Dr. Daniel Gartenberg, a sleep coach who once gave a TED Talk on the benefits of deep sleep, agreed.
“In my opinion, the problem isn’t when you sleep, but the natural misalignment in the sleep schedule of those who work a 9-to-5 job,” he said.
For owls, this is a bit of a problem.
While their bodies might not be ready for sleep until the wee hours, society remains steadfast in its belief that earlier is better.
“It’s these societal pressures that contribute to a growing number of sleep-deprived individuals,” Gartenberg said.
In Seattle, one school district started class an hour later each day for a test group of students at two high schools to see if a later start time would be a solution for sleep deprivation among children.
Those who benefited from the extra hour slept an additional 34 minutes, on average. And while an extra half-hour might seem inconsequential, the additional rest led to a 4.5 percent increase in their median final classroom grades.
This, in most classrooms, constitutes half a letter grade: the difference between an A and a B or a passing grade and a failing one, in some cases.
The results were mirrored in a 2017 survey by the Centers for Disease Control and Prevention.
It stated that only a quarter of high school-age children were sleeping the recommended eight hours each night, and that students could benefit from a few additional hours of shut-eye each night.
It’s not just students.
A 2013 survey of more than 2,000 working adults suggested that the autonomy to pick their own schedule increased employee output.
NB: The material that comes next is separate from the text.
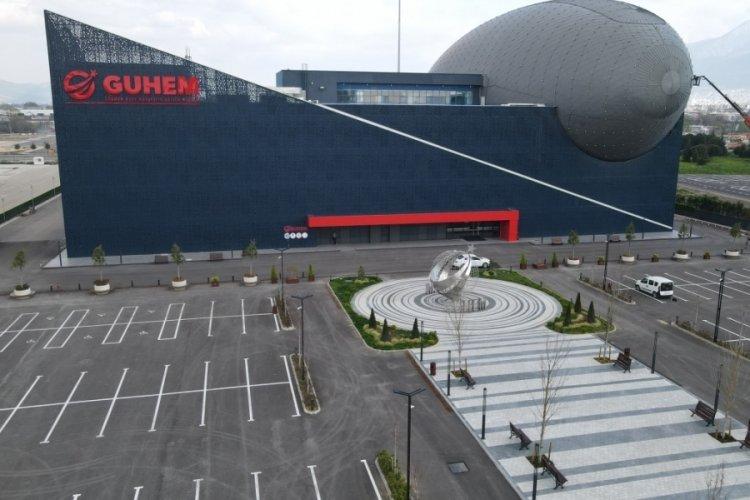 Bursa GUHEM, online eğitimlerle öğrencilere uzay ve havacılığı anlatacak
The survey, conducted by the research division of Gensler, an architecture and design firm, noted increased job satisfaction, higher productivity and a more favorable view of employers among workers who were allowed to pick when and where they worked each day.
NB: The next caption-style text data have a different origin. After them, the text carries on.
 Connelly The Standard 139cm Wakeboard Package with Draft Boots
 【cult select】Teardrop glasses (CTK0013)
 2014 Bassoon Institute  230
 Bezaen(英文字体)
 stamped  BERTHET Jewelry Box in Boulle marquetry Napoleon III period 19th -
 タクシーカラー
Is it worth trying to force a night owl to be a morning lark?
If you’re a night owl, Sharkey believes you should try to shift to an earlier schedule only if it helps you get more sleep.
For some people, she notes, this adaptation is unreasonable “because they struggle to adapt to societal demands and experience negative consequences and feel unwell.”
While there are dozens of tricks to make a night owl more of a lark — avoiding screens at night, limiting caffeine intake, sleeping in a cooler space or cutting calories after a certain hour — few are likely to make much of a difference over the long term.
In a biological sense, you’re just fighting against yourself.
The ideal solution, according to our experts, is to find ways to embrace your natural rhythm, even if it means finding a more flexible job or taking night courses instead of morning ones.